Making her PWHL debut on November 22, 2025 versus the Ottawa Charge, she assisted on all three of Taylor Girard's goals, part of a 4-0 victory. Girard not only recorded a natural hat trick, the second in league history, Wheeler set a league record for most assists in a PWHL debut. Wheeler also became the second Sirens player with three assists in a game, joining Ella Shelton, who first achieved the feat on January 14, 2024.

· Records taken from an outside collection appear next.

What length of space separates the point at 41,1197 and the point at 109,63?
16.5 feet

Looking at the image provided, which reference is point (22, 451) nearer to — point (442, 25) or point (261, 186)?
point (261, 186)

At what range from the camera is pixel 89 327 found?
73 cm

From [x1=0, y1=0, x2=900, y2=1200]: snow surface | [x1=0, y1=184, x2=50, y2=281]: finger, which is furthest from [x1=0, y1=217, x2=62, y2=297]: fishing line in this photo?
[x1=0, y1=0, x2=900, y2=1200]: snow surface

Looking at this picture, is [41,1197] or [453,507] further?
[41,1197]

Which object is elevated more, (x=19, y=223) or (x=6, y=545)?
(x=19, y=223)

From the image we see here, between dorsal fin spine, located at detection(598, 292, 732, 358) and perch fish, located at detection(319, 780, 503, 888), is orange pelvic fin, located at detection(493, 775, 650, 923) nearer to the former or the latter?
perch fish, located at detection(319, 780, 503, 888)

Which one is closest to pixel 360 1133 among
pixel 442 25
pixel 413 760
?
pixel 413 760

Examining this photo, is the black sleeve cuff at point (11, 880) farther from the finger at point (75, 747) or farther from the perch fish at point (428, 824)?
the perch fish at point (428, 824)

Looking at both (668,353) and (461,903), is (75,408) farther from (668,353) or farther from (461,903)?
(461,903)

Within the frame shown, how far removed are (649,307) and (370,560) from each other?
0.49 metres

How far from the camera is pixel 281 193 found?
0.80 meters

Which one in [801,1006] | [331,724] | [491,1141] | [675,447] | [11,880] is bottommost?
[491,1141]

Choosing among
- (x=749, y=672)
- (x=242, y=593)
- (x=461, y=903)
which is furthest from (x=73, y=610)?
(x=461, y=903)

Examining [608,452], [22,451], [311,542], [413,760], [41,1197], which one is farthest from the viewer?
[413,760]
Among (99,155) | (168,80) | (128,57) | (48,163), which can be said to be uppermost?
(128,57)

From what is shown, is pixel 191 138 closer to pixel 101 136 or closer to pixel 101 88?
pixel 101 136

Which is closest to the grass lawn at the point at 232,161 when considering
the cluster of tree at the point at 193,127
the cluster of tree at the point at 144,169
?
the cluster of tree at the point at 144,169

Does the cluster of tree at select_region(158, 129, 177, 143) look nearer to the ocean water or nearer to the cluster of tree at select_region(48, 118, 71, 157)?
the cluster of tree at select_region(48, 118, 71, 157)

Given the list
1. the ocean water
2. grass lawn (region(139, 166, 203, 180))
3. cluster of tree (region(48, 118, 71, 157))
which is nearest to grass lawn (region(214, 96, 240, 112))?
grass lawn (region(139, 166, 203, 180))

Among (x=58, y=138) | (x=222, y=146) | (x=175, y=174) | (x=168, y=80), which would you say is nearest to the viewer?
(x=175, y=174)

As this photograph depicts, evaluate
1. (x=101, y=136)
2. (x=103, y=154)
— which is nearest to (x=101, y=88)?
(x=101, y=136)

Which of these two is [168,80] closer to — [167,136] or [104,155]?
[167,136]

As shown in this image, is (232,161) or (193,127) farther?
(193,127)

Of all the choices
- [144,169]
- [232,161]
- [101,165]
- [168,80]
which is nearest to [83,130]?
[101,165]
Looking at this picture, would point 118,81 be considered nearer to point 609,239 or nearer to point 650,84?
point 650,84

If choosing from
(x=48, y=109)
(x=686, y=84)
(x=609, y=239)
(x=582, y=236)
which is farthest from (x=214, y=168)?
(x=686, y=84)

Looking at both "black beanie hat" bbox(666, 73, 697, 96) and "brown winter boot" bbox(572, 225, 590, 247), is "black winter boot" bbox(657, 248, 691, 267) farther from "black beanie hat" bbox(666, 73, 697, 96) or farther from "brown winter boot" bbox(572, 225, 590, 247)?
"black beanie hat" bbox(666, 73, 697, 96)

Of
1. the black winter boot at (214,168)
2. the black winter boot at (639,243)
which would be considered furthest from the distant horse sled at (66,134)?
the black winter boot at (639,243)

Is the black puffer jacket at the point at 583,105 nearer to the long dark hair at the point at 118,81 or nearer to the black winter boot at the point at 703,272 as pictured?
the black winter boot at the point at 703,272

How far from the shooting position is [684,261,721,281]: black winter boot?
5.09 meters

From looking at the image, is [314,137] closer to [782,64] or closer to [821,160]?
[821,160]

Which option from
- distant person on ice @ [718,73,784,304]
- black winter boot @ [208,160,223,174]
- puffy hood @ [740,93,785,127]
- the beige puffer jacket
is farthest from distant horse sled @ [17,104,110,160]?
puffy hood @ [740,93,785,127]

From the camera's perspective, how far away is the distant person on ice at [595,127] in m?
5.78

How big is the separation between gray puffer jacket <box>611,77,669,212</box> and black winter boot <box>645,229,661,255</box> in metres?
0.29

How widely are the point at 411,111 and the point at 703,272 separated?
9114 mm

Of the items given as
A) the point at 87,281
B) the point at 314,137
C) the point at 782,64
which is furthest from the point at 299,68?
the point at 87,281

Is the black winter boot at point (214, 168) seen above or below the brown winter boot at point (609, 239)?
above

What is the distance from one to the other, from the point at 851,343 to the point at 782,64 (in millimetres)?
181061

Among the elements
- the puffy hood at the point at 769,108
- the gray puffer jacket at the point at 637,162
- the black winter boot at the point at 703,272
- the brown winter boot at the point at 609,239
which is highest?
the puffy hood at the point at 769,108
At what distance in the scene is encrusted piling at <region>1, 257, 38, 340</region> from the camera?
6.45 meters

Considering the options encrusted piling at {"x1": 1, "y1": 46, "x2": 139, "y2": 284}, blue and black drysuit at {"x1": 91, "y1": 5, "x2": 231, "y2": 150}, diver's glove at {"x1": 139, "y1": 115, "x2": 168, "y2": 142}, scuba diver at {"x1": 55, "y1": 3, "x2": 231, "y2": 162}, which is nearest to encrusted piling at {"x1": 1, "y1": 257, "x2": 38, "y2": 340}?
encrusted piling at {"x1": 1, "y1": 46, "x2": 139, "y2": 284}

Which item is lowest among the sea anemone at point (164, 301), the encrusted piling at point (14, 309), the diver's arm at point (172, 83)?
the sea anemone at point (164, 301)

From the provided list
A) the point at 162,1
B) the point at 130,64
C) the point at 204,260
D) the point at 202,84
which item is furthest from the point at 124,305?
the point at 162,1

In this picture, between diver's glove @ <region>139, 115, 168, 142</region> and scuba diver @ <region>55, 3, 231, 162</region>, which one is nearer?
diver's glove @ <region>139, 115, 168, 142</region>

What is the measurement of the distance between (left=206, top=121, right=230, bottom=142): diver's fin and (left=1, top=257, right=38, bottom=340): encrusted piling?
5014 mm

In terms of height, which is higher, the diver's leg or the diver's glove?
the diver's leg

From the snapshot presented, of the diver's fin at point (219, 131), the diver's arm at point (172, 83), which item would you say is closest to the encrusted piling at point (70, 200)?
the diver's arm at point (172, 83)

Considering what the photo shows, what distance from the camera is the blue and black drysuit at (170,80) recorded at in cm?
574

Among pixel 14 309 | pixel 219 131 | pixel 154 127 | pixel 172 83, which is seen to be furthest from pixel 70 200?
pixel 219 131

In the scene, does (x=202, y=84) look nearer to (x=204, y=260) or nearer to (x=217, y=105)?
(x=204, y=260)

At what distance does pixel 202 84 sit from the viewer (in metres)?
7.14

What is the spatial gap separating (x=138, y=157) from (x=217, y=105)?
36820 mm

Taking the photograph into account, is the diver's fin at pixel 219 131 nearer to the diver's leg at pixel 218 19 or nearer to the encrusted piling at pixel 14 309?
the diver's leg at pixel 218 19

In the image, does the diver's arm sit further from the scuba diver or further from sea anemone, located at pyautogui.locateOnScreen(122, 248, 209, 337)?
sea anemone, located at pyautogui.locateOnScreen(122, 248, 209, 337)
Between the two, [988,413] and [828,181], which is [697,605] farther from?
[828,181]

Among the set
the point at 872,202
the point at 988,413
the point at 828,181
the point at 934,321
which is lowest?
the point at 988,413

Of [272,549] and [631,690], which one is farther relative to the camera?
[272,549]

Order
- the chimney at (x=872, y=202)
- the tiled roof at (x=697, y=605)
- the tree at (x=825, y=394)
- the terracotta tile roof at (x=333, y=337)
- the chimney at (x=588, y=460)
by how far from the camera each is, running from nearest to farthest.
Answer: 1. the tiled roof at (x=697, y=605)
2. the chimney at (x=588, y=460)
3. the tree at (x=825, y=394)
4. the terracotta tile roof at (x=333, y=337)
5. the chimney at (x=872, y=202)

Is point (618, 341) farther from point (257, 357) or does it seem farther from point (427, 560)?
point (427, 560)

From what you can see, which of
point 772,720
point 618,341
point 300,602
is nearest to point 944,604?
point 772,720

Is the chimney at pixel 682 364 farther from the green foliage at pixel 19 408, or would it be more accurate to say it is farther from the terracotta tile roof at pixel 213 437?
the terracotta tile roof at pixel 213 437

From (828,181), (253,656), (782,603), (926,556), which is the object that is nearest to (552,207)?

During the league's expansion to 12 teams ahead of the 2026–27 season, she was let unprotected by the Sirens and signed a two-year contract with PWHL San Jose on June 8, 2026.

==International play==
Wheeler represented Canada at the 2019 and 2020 U18 World Champion, winning a gold and silver medal while scoring a total of nine points in ten games. While playing with a groin injury, she scored the game-winning overtime goal in the 2019 gold medal game against the United States, winning Canada's first gold medal in the tournament since 2014. In 2020, Wheeler was an assistant captain helping the team secure a silver medal.

==Personal life==
Wheeler lists Marie-Philip Poulin and Serena Williams as her favorite female athletes.

==Career statistics==

===Regular season and playoffs===
| | | Regular season | | Playoffs | | | | | | | | |
| Season | Team | League | GP | G | A | Pts | PIM | GP | G | A | Pts | PIM |
| 2020-21 | Wisconsin Badgers | WCHA | 20 | 2 | 2 | 4 | 4 | — | — | — | — | — |
| 2021-22 | Wisconsin Badgers | WCHA | 36 | 12 | 14 | 26 | 28 | — | — | — | — | — |
| 2022-23 | Wisconsin Badgers | WCHA | 41 | 98 | 19 | 28 | 20 | — | — | — | — | — |
| 2023-24 | Wisconsin Badgers | WCHA | 39 | 10 | 14 | 24 | 28 | — | — | — | — | — |
| 2024-25 | Ohio State Buckeyes | WCHA | 34 | 7 | 13 | 20 | 28 | — | — | — | — | — |
| 2025-26 | New York Sirens | PWHL | 29 | 3 | 7 | 10 | 24 | - | - | - | - | - |
| PWHL totals | 29 | 3 | 7 | 10 | 24 | — | — | — | — | — | | |

===International===
| Year | Team | Event | Result | | GP | G | A | Pts | PIM |
| 2019 | Canada | U18 | 1 | 5 | 1 | 5 | 6 | 2 |
| 2020 | Canada | U18 | 2 | 5 | 1 | 2 | 3 | 0 |
| Totals | 5 | 1 | 2 | 3 | 6 | | | |

==Transactions==
- June 24, 2025 – Drafted by the New York Sirens (PWHL) in the PWHL Draft.
- June 8, 2026 - Signed with expansion team PWHL San Jose in Phase 2 of the expansion process.